À Douala, l'électricité ne manque pas : elle n'arrive pas assez — EcoMatin (Cameroun)
Je publie dans EcoMatin — quotidien économique camerounais — une tribune sur l’électricité à Douala, parue le 21 août 2026 dans la rubrique Opinions.
Le texte s’ouvre sur un hommage à Alain Malong, disparu dans la nuit du 7 au 8 août. Entré à Alucam en 1981, directeur général de l’aluminier pendant plus de quinze ans, président du Syndustricam de 2013 à 2021, il aura passé quarante ans à répéter la même chose : une usine électro-intensive ne vit pas d’une électricité disponible, elle vit d’une électricité qui arrive, sans interruption.
L’essentiel de la tribune
Sur le papier, l’offre couvre la demande : le Réseau interconnecté Sud dispose de 1 536 MW pour une demande nationale estimée à 1 206 MW. Les coupures continuent pourtant, et ce sont les usines qu’on débranche d’abord.
- Le problème n’est plus dans les centrales, il est dans les fils. Le régulateur impute 28 % de l’énergie non fournie des cinq dernières années au réseau de transport, et 40 % de plus à la distribution : près de sept coupures sur dix ne viennent pas de la production. Le point de blocage a une adresse — le corridor Édéa-Douala, où le transit plafonne à 540 MW quand la zone en demande 671. En aval, les postes saturent : le transformateur de Logbaba grimpe à 140 % de sa charge, celui de Bekoko à 120 %. À ce niveau, le distributeur coupe les gros consommateurs pour préserver les ménages. Le moteur économique de la ville sert d’amortisseur à un réseau qu’il a dépassé.
- Ce que cela coûte. Douala produit 31,2 % du PIB national, concentre un tiers des entreprises du pays, et son port traite les trois quarts du commerce extérieur du Cameroun, du Tchad et de la Centrafrique. Raccorder les quelque 150 MW d’industries en attente rapporterait près de 50 milliards de FCFA — à condition de construire les lignes.
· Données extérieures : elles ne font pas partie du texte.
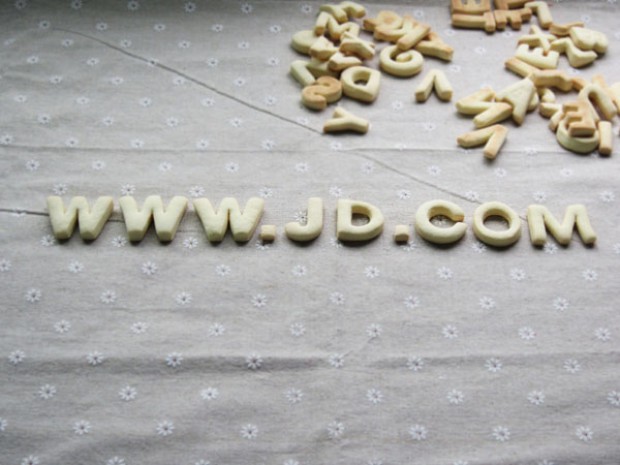 ��ĸĥ�����ɵ�����,�����,��ĸĥ��������ô���ó���ϸ����ͼ�������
En attendant, 28,5 % de l’électricité distribuée se perd : en récupérer une fraction reviendrait à gagner des mégawatts sans bâtir une seule centrale.
- Le raccordement direct ne se tranche pas dossier par dossier. Sortir les très gros consommateurs de la distribution libère mécaniquement de la capacité pour les ménages et les PME ; mais retirer au distributeur ses meilleurs clients fragilise la recette qui finance le réseau de tous. Les deux raisonnements sont justes, et c’est le signe qu’il manque autre chose : une règle générale d’accès au réseau de transport, avec un tarif d’utilisation qui fasse contribuer les industriels raccordés en direct aux coûts fixes du système. Tant que la question se traite au cas par cas, chaque demande légitime ressemble à un passe-droit et chaque refus prudent à un blocage.
- Qui décide, au juste ? Peu de monde à Douala. L’ordre de délester les industriels se signe à Yaoundé ; les services locaux exécutent. Ce que le Code général des collectivités territoriales décentralisées confie aux communes en matière d’énergie convient à un village, pas à une métropole. On retrouve là l’écart qui traverse toute la gouvernance de l’électricité — entre l’autorité formellement attribuée et la capacité réelle de l’exercer. À Douala, il est simplement plus visible qu’ailleurs, parce que la conséquence s’allume ou s’éteint.
- Produire là où l’on consomme. Faute de réseau fiable, l’industrie tourne en partie sur des groupes diesel : elle absorbe 26 % du fioul consommé dans le pays. Il ne s’agit donc pas d’inventer l’autoconsommation, mais de la faire basculer vers des sources plus propres et moins chères — solaire en toiture sur les usines, cogénération pour les industriels déjà raccordés au gaz de Logbaba. Ce courant-là ne traverse pas le corridor saturé : il libère de la capacité pour tout le monde.
La transformation d’ENEO en SOCADEL répond à un vrai problème, l’équilibre financier du secteur. Elle ne fait pas passer un mégawatt de plus sur le corridor d’Édéa à Douala : la propriété change, le verrou reste l’investissement dans les lignes, et le transport était déjà public.
Rien de tout cela n’est hors de portée — les diagnostics sont posés, les financements existent. Ce qui manque tient en deux points : des règles générales plutôt que des arbitrages au cas par cas, et une part de décision rendue au territoire qui supporte la conséquence.